- **Given text**:
Historian Rosalind Miles asked, whose revolution was it anyway?  Her answer? “So what if the women of France had marched with them and even ahead of them, had fought and died with them from the start? The revolution was men’s business, and always would be.” Despite all of the political clubs, freethinking, and enlightened minds, The male vision of equality stopped short of sexual equality. Instead, real women were passed over for the ideal woman. 

Ironically, the most famous painting of the French Revolution depicts the woman symbol of liberty leading a ragtag group of men in charge of the Revolution. 

But the ideas of women and their rights were out there! They were able to be read around the world. American suffragists led by Elizabeth Cady Stanton would take the model of de Gouges and Wollstonecraft in crafting their own document, the Declaration of Sentiments, whose template was copied from the Declaration of Independence, a nod to de Gouges. Learn more about the American suffrage movement in our US series.
​
By the year of 1900, almost every country in the Americas and Oceania had been liberated from their European colonizer using the justification of enlightenment thinking and self representation. But not one of these countries ensured female suffrage. And most of these countries have yet to see a female head of state or government.

- **Tasks and exercises**:
1. Can you write out the passage on women and the French Revolution word for word, starting at "Ironically, the most" and ending at "our US series."?
2. Which people are mentioned by name in the passage on women and the French Revolution?

- **Raw data**:
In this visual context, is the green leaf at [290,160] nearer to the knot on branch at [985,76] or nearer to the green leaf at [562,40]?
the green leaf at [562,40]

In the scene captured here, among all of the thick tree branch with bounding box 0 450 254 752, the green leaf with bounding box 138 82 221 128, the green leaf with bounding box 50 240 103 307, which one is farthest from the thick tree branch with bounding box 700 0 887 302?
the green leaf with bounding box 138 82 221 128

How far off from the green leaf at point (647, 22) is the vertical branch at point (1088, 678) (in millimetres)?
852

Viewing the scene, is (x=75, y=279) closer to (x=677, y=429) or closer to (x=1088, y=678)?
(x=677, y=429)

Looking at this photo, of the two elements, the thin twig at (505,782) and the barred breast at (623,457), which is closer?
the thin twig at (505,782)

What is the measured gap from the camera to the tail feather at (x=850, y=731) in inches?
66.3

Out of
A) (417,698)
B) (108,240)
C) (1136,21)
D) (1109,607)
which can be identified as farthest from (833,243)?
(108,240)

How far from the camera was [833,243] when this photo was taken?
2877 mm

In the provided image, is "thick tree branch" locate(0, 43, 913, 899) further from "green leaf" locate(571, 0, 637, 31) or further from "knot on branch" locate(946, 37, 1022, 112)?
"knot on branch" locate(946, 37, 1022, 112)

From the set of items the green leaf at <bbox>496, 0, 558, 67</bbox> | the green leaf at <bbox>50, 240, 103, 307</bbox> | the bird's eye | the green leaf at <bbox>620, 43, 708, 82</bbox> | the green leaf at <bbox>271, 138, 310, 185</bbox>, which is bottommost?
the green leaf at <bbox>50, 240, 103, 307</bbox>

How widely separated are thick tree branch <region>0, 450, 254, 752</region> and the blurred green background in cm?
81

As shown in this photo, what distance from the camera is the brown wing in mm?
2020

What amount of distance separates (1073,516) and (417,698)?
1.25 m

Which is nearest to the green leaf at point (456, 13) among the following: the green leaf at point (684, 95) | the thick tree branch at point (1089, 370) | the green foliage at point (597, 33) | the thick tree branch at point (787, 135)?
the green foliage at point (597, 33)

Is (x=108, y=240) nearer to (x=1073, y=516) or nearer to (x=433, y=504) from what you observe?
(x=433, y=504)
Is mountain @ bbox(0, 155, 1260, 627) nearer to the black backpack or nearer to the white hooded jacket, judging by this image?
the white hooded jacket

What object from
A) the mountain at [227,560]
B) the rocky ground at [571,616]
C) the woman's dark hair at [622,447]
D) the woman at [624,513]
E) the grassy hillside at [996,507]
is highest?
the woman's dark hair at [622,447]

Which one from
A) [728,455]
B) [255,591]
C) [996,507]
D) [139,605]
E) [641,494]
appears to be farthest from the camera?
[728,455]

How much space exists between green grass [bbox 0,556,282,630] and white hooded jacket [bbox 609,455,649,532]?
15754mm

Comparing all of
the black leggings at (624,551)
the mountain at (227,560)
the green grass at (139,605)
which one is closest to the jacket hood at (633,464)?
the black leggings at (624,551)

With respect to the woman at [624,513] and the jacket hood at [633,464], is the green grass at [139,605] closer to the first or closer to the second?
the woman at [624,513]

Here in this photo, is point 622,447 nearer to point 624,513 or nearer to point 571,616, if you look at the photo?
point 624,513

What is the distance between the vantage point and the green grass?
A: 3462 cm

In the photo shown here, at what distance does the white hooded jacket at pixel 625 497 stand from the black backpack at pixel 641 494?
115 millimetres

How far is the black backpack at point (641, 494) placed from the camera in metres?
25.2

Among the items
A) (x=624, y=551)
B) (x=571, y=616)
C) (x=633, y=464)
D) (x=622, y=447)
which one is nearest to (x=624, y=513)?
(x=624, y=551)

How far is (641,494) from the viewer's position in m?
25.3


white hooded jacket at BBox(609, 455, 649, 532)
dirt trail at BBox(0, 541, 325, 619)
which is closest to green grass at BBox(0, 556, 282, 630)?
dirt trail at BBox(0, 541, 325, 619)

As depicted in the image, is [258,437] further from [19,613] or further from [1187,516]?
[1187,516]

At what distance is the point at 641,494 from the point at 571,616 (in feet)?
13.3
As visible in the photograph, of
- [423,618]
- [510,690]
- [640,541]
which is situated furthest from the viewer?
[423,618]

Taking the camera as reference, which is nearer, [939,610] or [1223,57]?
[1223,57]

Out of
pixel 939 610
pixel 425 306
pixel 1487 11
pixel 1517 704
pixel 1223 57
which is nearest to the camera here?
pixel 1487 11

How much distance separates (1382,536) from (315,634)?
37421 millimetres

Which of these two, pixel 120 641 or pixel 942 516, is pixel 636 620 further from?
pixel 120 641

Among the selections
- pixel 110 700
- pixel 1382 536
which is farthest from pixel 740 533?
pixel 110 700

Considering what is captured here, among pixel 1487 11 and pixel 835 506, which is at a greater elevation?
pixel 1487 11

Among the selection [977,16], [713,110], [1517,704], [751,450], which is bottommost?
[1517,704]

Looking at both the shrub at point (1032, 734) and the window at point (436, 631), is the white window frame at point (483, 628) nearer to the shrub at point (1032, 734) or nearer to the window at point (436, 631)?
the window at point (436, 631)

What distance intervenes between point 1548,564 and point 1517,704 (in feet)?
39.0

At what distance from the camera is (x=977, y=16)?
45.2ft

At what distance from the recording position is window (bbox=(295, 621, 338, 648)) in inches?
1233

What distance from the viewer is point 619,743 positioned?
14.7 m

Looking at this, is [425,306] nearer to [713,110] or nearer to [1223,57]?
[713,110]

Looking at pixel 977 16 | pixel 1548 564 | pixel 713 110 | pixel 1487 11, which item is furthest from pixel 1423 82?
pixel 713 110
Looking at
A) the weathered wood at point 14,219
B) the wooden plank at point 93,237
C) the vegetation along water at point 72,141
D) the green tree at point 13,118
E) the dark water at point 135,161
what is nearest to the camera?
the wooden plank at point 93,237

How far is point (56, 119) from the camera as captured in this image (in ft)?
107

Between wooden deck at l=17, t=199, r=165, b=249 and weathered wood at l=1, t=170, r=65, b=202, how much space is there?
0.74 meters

- **List of answers**:
1.
Ironically, the most famous painting of the French Revolution depicts the woman symbol of liberty leading a ragtag group of men in charge of the Revolution. 

But the ideas of women and their rights were out there! They were able to be read around the world. American suffragists led by Elizabeth Cady Stanton would take the model of de Gouges and Wollstonecraft in crafting their own document, the Declaration of Sentiments, whose template was copied from the Declaration of Independence, a nod to de Gouges. Learn more about the American suffrage movement in our US series.

2.
Rosalind Miles
Elizabeth Cady Stanton
de Gouges
Wollstonecraft